El petróleo subió mientras seguían siendo elusivas las perspectivas de un acuerdo duradero para reabrir el Estrecho de Ormuz, mientras que los bonos cayeron por preocupaciones sobre la inflación al tiempo que los operadores esperaban el informe de empleo de EE. UU. para obtener pistas sobre el rumbo de las tasas de interés, informó Bloomberg. El Brent, de referencia global, subió un 1,1% hasta 83,40 dólares por barril en medio de tensiones en Oriente Medio, aunque el petróleo aún está aproximadamente un 5% a la baja durante la semana después de caer antes por la esperanza de un acuerdo entre EE. UU. e Irán. Los futuros de Treasuries cayeron ligeramente, ya que los precios más altos de la energía reavivaron las preocupaciones de que la Fed pueda necesitar mantener las tasas elevadas, con el rendimiento del bono a 10 años en 4,68% tras subir siete puntos básicos. Las acciones asiáticas bajaron 0,2%, lideradas por una caída del 1,5% en Corea del Sur.

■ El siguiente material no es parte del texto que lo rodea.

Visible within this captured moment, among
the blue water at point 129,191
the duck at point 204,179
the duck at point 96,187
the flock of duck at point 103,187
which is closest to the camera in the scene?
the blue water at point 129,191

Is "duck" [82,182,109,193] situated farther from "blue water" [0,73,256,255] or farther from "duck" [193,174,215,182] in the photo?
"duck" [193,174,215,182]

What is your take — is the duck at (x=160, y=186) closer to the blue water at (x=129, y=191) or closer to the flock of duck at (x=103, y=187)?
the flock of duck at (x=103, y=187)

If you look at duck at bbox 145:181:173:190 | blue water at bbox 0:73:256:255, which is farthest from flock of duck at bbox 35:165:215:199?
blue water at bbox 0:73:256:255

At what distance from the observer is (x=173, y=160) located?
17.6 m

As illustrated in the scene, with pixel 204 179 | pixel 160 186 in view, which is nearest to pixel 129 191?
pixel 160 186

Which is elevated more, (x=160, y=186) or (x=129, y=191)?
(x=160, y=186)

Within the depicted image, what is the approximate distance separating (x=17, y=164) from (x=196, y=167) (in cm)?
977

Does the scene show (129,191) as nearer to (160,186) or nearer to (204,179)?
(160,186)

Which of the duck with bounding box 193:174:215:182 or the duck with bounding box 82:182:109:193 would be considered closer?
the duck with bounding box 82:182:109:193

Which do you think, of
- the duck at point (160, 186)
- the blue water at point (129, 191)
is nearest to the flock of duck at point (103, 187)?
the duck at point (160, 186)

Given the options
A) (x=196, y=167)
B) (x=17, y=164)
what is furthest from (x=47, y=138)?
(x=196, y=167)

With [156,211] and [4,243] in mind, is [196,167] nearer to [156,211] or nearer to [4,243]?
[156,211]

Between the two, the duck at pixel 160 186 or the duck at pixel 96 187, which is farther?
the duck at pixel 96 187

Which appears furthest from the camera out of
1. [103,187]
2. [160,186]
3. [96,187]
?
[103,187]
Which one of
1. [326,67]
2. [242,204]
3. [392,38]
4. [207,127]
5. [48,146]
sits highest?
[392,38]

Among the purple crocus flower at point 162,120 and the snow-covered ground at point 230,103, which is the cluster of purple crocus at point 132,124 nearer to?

Según informes de medios locales, Irán buscará restringir el paso de los buques estadounidenses e israelíes por el estrecho y exigir compensación a los países que considera hostiles antes de permitir el tránsito, dijo Bloomberg. El presidente de EE. UU., Donald Trump, que recientemente se apartó de las amenazas de reanudar ataques contra Irán, dijo que «las cosas van avanzando bien». David Chao, de Invesco, señaló que existe una considerable incertidumbre sobre el mercado laboral de EE. UU. y la trayectoria de la Fed, y que los inversores podrían estar recortando el riesgo antes de la publicación de las nóminas. Los datos de EE. UU. del jueves subrayaron la resiliencia del mercado laboral: las solicitudes de desempleo estuvieron por debajo de 200.000 durante la tercera semana consecutiva y la productividad se aceleró, dejando la inflación como la variable clave para septiembre. Los economistas esperan que los empleadores hayan añadido 80.000 empleos en julio después del menor incremento de 57.000 en junio. El dólar se fortaleció frente a casi todos los pares del G-10, mientras que el yen se dirigió al cierre de la semana tras haber renunciado a cerca de la mitad de sus ganancias impulsadas por la intervención.